A growth mindset, on the other hand, is shown by statements such as “Anyone can change their health/fitness”, or “You can improve your health/fitness by learning new things.”

This makes me think of the pull up bar down at beautiful Burleigh beach, where I often see people effortlessly pulling themselves up. I would love to be able do a pull up one day, but I’m not there yet – notice the “yet”.

Set backs

We also talked about set backs and resilience, and overcoming these. Having a set back is pretty human, and the key is not to see it as terminal, but temporary, and be curious about what was going on for you before it. You could think about it like a little glitch that happened.

Another one that came up was negative self talk – what are you saying to yourself? Often clients tell me they say such things to themselves as “You’re useless”, “You can’t do it”. Sooo harsh.
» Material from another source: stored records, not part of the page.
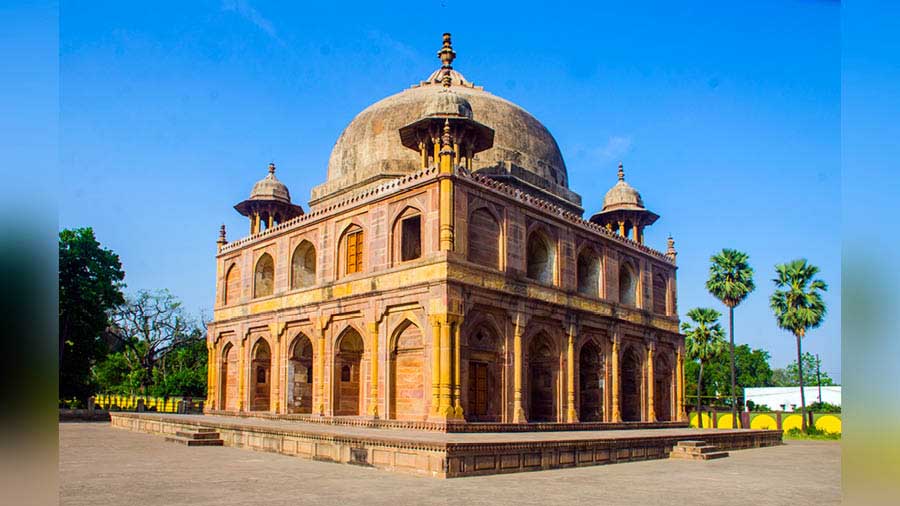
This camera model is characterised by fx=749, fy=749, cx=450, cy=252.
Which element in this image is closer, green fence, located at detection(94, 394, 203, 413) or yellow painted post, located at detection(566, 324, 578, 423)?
yellow painted post, located at detection(566, 324, 578, 423)

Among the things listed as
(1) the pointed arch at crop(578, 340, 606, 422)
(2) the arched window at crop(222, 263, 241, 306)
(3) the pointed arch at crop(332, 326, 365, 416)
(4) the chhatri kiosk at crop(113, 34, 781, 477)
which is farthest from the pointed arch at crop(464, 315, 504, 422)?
(2) the arched window at crop(222, 263, 241, 306)

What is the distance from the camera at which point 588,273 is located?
92.9 feet

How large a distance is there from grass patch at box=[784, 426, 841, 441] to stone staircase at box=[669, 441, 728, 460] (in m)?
17.1

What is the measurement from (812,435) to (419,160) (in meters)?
23.4

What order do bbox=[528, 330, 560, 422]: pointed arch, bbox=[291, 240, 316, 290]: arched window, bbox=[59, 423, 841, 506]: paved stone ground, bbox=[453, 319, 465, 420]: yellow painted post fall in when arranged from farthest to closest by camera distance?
1. bbox=[291, 240, 316, 290]: arched window
2. bbox=[528, 330, 560, 422]: pointed arch
3. bbox=[453, 319, 465, 420]: yellow painted post
4. bbox=[59, 423, 841, 506]: paved stone ground

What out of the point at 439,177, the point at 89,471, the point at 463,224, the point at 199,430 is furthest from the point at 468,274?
the point at 89,471

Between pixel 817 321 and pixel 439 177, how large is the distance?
2617 centimetres

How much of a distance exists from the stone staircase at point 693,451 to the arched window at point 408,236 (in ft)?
30.7

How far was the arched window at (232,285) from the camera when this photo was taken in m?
30.8

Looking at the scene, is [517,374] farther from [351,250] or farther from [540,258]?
[351,250]

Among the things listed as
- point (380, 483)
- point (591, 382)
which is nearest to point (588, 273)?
point (591, 382)

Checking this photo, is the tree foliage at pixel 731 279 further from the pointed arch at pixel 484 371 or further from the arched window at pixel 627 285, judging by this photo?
the pointed arch at pixel 484 371

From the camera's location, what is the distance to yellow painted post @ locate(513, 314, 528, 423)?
2217cm

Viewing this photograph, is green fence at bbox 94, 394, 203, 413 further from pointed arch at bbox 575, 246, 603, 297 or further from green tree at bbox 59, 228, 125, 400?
pointed arch at bbox 575, 246, 603, 297
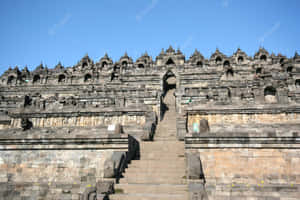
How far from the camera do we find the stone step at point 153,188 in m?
9.61

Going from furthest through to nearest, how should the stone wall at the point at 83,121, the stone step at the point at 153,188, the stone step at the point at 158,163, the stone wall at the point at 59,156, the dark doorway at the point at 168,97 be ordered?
the dark doorway at the point at 168,97 < the stone wall at the point at 83,121 < the stone wall at the point at 59,156 < the stone step at the point at 158,163 < the stone step at the point at 153,188

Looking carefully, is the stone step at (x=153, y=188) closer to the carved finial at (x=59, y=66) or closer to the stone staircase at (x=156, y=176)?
the stone staircase at (x=156, y=176)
Would you say those things to anyone else?

To finish off, we discussed eating mindfully as opposed to eating mindlessly.

Eating mindfully means:
  • Listening to your body, and stopping when you are full, instead of eating past full and ignoring your body’s signals.
  • Eating when our bodies tell us to eat, for example our tummy may growl or we feel feel a bit weak, instead of being dictated to by emotions such as when we are feeling sad or lonely.
  • Eating with others, at a set time and place and not alone, at a random place.
  • Eating nutritionally healthy foods as opposed to emotionally comforting foods.
  • Eating, just eating – not multi-tasking while we are doing it.


Taking care of your mind means your body will generally follow.